Start of MATERIAL FOR THE TASK

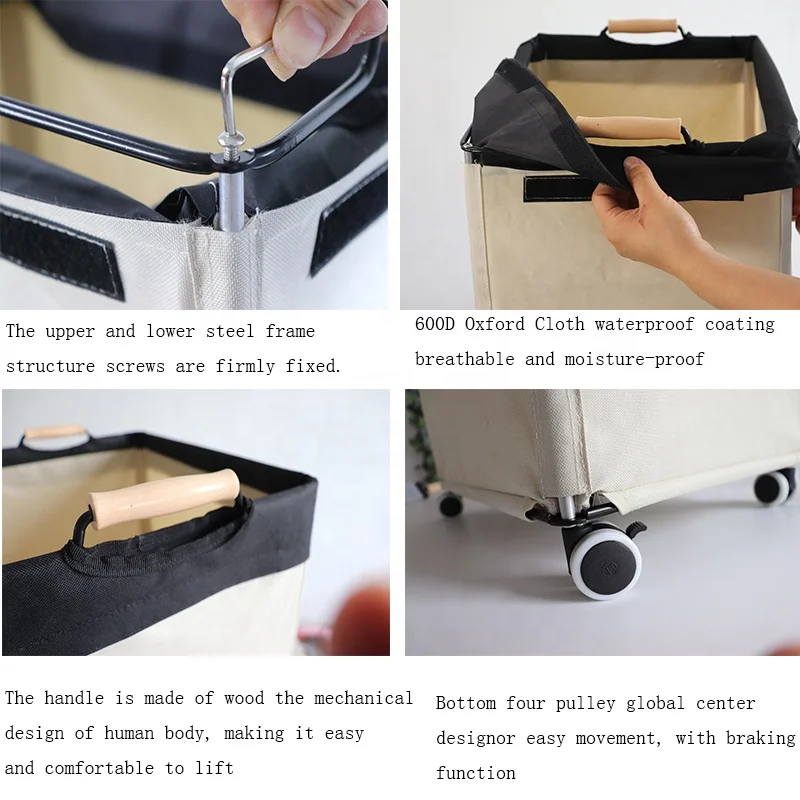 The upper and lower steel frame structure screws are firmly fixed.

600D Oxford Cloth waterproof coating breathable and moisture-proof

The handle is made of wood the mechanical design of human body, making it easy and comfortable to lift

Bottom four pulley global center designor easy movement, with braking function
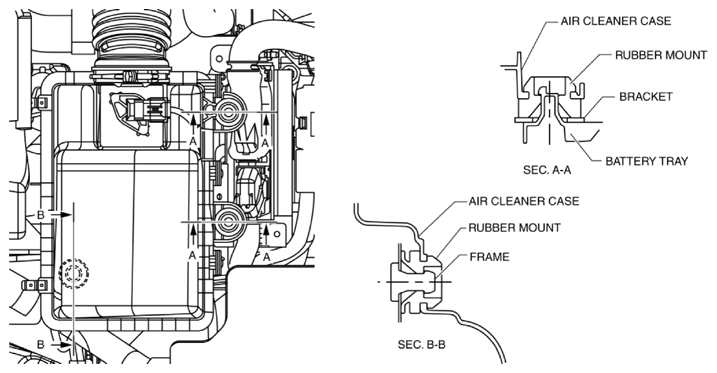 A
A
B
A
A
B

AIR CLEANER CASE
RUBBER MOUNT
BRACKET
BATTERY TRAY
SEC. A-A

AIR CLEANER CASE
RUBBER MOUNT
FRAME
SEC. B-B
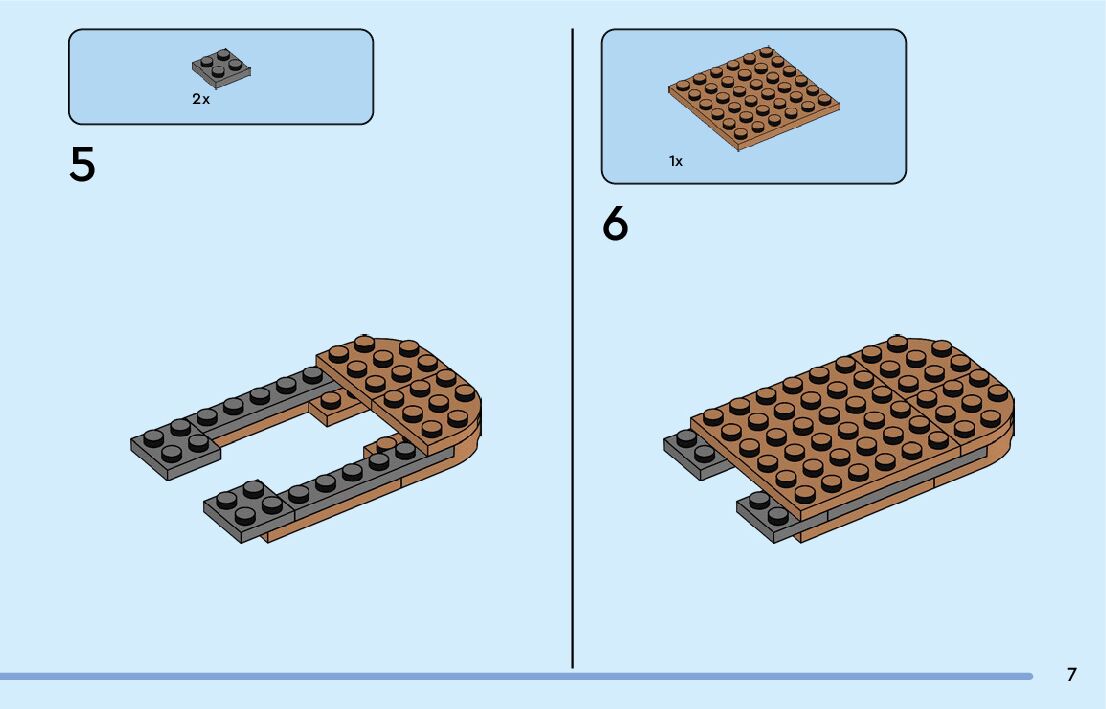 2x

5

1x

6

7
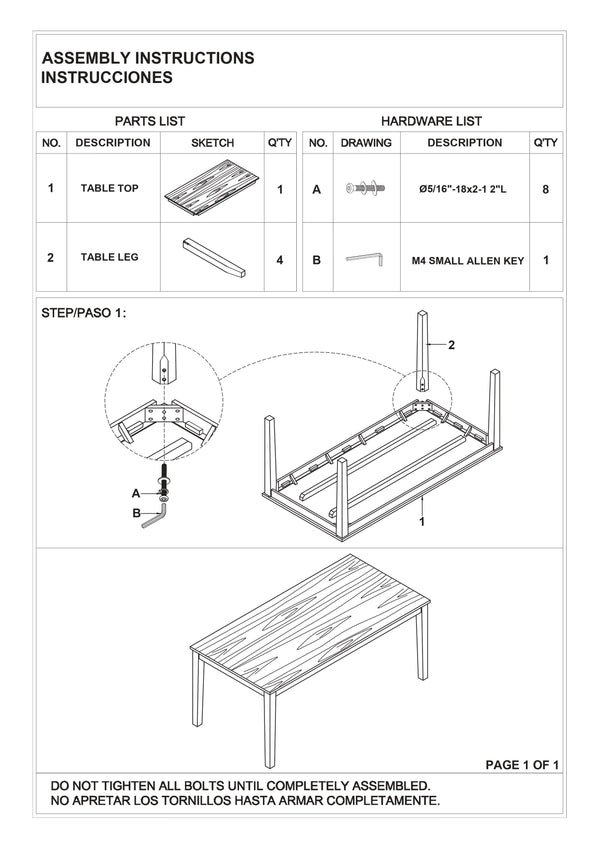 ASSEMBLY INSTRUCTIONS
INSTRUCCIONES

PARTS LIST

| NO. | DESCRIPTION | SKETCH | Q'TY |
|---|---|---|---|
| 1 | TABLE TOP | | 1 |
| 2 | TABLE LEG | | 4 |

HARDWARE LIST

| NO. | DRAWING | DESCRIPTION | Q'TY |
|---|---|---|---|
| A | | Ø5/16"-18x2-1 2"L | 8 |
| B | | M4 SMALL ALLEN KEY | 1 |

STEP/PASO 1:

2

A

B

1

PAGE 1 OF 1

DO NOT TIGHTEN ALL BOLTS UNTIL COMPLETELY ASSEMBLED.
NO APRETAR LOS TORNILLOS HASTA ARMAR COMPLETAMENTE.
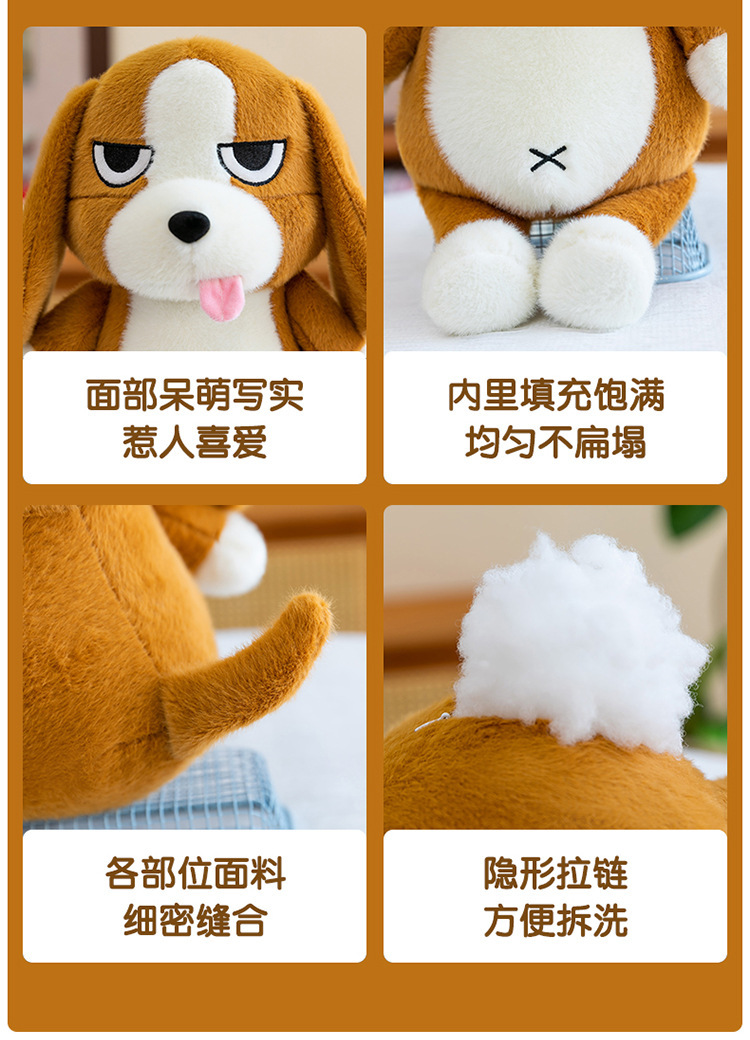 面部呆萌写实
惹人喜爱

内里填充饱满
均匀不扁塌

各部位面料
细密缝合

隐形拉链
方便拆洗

End of MATERIAL FOR THE TASK

**WHAT THE EXERCISE ASKS**
Work out how many lines of the listing above include the word "easy". Report only the number.

**RESPONSE BOX**
2